Sin embargo, siento que la cinta padece de 2 problemas: Uno, un problema con el hilado de sus personajes, algunos terminan sobrando y en especial los que aparecen en los últimos 15 minutos terminan por restarle toda la importancia al protagonista y vanalizando el desenlace de la historia. Y el segundo problema, me parece que es de “ego”, pues se peca en lo individualista del director por contar su historia, su vivencia, su versión; talvez ignorando que esos “machotes” y las tragedias que traen consigo, abundan en las familias colombianas.

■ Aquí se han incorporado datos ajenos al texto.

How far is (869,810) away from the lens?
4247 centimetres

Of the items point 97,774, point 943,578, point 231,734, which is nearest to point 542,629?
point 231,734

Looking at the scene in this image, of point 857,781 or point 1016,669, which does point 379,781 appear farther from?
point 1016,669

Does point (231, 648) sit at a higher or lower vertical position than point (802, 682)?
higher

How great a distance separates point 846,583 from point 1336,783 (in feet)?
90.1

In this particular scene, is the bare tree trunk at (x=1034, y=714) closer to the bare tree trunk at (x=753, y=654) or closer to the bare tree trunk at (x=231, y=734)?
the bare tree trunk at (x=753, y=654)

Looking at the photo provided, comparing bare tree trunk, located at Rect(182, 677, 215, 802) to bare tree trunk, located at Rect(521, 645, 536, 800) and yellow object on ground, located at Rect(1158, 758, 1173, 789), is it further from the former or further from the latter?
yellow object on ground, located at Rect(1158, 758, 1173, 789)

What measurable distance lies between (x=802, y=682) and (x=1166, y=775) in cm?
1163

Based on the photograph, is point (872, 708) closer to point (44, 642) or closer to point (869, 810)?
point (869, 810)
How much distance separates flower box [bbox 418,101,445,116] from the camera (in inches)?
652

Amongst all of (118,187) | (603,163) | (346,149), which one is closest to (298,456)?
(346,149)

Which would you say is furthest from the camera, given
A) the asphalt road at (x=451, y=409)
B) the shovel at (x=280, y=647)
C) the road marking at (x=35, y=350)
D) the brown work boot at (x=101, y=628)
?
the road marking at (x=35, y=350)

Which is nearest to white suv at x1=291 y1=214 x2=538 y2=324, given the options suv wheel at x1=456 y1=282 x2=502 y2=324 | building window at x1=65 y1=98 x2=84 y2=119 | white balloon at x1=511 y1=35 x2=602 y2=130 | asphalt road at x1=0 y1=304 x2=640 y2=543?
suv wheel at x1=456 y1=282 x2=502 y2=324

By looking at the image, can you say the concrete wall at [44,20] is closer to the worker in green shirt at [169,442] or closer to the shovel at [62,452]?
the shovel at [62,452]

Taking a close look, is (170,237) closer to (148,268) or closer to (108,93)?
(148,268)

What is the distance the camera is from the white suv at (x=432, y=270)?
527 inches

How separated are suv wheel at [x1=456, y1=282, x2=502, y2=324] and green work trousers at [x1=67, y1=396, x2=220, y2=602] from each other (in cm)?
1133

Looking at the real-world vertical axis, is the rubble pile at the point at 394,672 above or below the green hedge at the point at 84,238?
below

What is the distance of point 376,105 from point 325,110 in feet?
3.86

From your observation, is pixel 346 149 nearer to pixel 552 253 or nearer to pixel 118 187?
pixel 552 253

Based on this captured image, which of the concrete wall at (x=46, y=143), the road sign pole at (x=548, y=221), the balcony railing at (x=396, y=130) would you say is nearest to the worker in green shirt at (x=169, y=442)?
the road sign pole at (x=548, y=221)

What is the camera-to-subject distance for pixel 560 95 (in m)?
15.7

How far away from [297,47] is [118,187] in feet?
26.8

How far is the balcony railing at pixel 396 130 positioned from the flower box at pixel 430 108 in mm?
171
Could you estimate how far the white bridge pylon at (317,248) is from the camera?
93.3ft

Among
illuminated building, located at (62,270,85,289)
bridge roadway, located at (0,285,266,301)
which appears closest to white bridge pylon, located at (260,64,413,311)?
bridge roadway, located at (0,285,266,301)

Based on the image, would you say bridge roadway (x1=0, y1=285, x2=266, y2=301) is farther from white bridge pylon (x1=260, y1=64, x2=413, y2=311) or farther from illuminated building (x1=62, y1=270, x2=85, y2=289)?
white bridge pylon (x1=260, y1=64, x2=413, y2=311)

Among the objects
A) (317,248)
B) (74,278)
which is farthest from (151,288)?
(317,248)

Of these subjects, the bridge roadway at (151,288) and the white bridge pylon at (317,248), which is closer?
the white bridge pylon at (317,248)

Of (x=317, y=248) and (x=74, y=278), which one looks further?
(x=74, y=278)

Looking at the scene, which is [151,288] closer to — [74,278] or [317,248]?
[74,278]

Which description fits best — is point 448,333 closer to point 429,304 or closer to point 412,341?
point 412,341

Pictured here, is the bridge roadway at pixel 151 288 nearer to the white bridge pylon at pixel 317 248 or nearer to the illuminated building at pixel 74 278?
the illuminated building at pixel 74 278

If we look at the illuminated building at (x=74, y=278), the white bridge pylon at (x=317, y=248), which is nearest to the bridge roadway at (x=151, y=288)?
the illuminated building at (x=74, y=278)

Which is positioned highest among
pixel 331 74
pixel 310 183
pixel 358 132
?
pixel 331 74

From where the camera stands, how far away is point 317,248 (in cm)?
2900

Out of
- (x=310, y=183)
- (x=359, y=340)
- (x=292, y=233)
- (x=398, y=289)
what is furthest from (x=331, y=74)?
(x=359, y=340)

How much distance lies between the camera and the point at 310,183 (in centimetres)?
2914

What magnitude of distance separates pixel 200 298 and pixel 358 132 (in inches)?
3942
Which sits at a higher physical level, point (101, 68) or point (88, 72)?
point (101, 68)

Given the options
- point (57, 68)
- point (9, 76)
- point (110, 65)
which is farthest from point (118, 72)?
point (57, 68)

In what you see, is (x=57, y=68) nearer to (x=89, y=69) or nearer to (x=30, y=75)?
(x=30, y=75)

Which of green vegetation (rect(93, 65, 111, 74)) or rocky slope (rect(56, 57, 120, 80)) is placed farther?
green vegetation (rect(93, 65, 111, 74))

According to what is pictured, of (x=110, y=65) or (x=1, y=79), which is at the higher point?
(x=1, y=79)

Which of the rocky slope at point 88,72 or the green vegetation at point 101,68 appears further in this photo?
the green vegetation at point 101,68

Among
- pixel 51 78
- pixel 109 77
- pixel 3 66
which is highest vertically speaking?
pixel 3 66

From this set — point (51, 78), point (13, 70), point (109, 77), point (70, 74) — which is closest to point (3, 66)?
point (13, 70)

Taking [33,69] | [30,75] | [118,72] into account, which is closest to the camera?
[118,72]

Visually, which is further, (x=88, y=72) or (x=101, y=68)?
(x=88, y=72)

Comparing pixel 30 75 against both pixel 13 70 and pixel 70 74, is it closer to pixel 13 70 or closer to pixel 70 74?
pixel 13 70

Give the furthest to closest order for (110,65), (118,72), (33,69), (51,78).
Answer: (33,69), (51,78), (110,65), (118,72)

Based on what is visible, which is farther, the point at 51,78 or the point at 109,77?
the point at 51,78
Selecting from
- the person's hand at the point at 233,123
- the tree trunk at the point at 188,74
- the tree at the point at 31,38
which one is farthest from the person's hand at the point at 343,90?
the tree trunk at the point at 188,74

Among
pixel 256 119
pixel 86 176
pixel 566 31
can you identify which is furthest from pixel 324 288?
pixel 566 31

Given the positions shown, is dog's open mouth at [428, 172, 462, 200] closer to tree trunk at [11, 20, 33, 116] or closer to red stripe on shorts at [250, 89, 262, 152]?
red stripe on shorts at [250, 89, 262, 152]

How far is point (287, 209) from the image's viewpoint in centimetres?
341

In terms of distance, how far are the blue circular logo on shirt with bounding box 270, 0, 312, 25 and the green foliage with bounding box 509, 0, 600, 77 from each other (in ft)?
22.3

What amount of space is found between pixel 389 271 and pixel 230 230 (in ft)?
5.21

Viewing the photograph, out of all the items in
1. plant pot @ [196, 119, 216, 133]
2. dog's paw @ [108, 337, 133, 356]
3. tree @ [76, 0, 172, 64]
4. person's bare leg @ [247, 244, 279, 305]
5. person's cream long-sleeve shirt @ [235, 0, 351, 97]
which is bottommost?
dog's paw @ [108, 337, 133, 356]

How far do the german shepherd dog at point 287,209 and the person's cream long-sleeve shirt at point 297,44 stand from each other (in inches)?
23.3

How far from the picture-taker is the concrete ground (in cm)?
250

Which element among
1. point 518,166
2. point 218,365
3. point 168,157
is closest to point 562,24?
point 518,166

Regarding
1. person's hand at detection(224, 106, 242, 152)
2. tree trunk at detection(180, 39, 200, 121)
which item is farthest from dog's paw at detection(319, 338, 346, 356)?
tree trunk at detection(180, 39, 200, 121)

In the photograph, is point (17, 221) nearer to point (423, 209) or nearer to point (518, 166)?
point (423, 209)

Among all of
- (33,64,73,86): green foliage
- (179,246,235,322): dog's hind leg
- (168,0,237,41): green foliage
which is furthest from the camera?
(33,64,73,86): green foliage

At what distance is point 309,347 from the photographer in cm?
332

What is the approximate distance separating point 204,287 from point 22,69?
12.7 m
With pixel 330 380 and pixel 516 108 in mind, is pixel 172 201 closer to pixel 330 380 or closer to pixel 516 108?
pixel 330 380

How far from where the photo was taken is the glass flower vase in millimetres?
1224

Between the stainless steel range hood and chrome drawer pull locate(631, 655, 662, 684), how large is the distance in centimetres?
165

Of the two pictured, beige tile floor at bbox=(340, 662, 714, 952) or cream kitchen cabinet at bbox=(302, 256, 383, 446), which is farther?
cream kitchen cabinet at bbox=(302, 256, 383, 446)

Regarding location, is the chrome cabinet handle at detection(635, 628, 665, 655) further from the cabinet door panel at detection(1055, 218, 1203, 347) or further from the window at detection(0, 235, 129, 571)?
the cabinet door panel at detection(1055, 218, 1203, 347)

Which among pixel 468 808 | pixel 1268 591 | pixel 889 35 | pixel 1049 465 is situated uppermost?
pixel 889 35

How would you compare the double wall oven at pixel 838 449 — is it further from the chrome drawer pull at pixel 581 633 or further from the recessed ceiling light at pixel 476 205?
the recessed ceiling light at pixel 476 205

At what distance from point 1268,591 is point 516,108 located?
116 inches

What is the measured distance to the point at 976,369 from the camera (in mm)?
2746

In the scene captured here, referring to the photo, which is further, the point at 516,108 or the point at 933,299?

Se echa por la borda la familiaridad del espectador hacia el tema, quitándole pertenencia y sorpresa a la audiencia. Es casi como si nos cuentan un chisme de alguien que ya sabíamos con anterioridad. No hay reacción.

En resúmen, esta es una de las mejores películas colombianas en mucho tiempo, pues se toma el trabajo de construir un héroe trágico de una manera muy especial: Generando simpatía pero no empatía. Adicionalmente, el largometraje genera una linda sensación el ver y descubrir ese Llano recio y hermoso en la pantalla grande. Eso sí, esta es una película de autor, y con ello quiero decir que es una cinta que nos presenta una visión muy propia del director y como tal no siento que sea digerible y bienvenida por todo el público.

 

Aciertos

 

  • Silvio, que bien construido está este personaje, es el motivo por el que se realizó esta cinta y lo justifica.

 

  • El tema del “Gran Patriarca”, todos sabemos de que nos están hablando, pues con estas historias hemos crecido por influencia directa o indirecta.

 

  • El Llano, que belleza esas escenas de vaquería.

 

  • Buena planimetría, sin montar la cámara en helicópteros o en grúas la habilidad del director para mostrar la inmensidad de el Llano es muy buena.

 

  • La evolución del cine colombiano, ya se ve aún más un trabajo con aspiraciones artísticas enraizadas en el contexto colombiano y sobretodo, sin caer en los lugares comunes.

 

Desaciertos

 

  • Es egoista, no le concede nada al espectador, no aprovecha la familiaridad de los que la vemos.
  • Los personajes de reparto, terminan por ser una decoración más, no evolucionan, se estancan.